──────── Brano fornito

Per cercare una risposta a queste mie domande, mi sono ricordato di un passaggio molto interessante di San Paolo che così scrive nella lettera ai Romani al capitolo 7: “19Ciò che faccio, io non lo capisco: infatti io non compio il bene che voglio, ma faccio il male che non voglio. 20 Ora, se faccio quello che non voglio, non sono più io ad agire ma il peccato che in me. 21Io scopro allora questa contraddizione: ogni volta che voglio fare il bene, trovo in me soltanto la capacità di fare il male. 24Sono uno sventurato!! Chi mi libererà da questo corpo votato alla morte? 25Rendo grazie a Dio che mi libera per mezzo di Gesù, nostro Signore! Io con la mente servo la legge di Dio, con la carne invece la legge del peccato”.

────────────────
──────── Materiale estratto

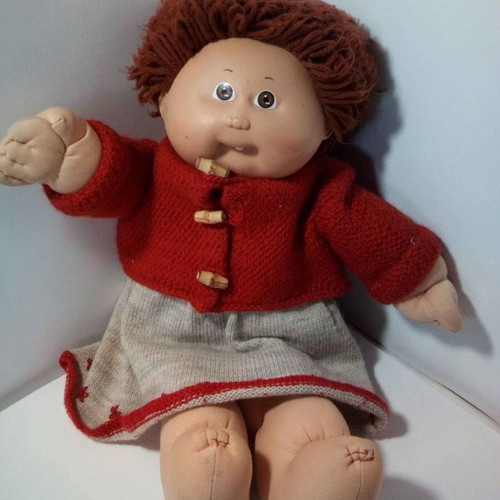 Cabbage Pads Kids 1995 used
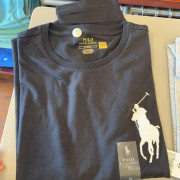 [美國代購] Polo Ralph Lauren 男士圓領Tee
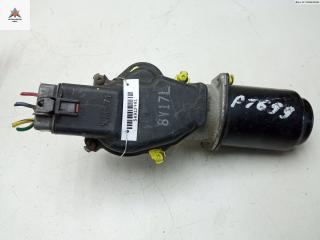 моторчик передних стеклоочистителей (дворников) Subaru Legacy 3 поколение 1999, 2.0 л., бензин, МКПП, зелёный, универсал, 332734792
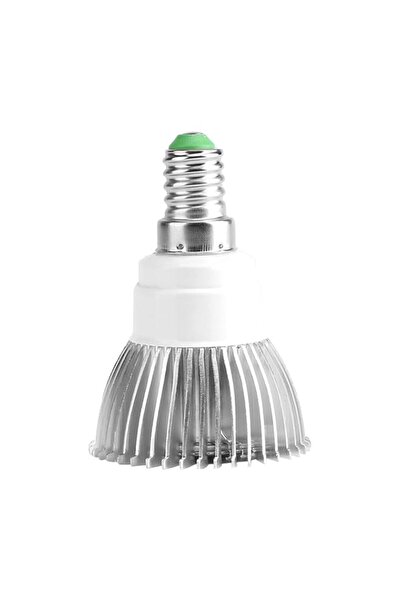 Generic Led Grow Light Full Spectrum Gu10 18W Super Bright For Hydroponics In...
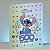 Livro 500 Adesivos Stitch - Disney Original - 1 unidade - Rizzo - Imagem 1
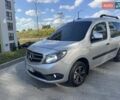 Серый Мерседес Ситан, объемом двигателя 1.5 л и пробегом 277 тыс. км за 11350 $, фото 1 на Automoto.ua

────────────────

* _Consegna 1_
Secondo il brano su San Paolo, per mezzo di chi Dio libera chi parla nella citazione?
* _Consegna 2_
Prosegui il brano su San Paolo riprendendo dopo la citazione con cui termina.

* _Esito esercizio 1_
Per mezzo di Gesù, nostro Signore.

* _Esito esercizio 2_
È qui la risposta al nostro dubbio: il male, non solo quello fisico, rovina la nostra vita e i nostri rapporti per cui diventiamo egoisti, indifferenti, prepotenti, gelosi, avidi, faziosi, litigiosi … e tutto questo rende la nostra esistenza difficile. Il male c’è, e … sembra invincibile. Nel testo appena citato S. Paolo ci dice chiaramente: “Sono uno sventurato!! Chi mi libererà da questo corpo votato alla morte?” Non c’è bisogno di grande intuito, il male è sotto i nostri occhi. Come difendersi? Trovando magari “capri espiatori”? È istintivo infatti accusare gli altri: quando vediamo qualcuno che compie del male, ci fa sentire un po’ giusti perché pensiamo che, almeno, quelle cose noi non le facciamo e ci consoliamo pensando che i cattivi sono gli altri.

 

E noi? San Paolo parla di un male “non straordinario”, ma purtroppo “ordinario” quello che insidia alla nostra vita, che distrugge le nostre difese, che ci porta a continui compromessi con la verità, l’onestà, la giustizia …

 

Ma è possibile vincere il male che c’è in me? È a questo punto che si capisce il Natale di Gesù, l’incarnazione di Dio come risposta a questo problema: ecco cos’è la salvezza. Diventare capaci di sconfiggere il male. San Paolo ci dice che da soli siamo incapaci. Dio si è fatto uomo per dirci che è possibile … con il suo aiuto; senza di lui, invece, non possiamo far nulla (Gv 15,5). Credere è essere convinti di questo! È cercarlo perché ho bisogno di lui per liberarmi dal male.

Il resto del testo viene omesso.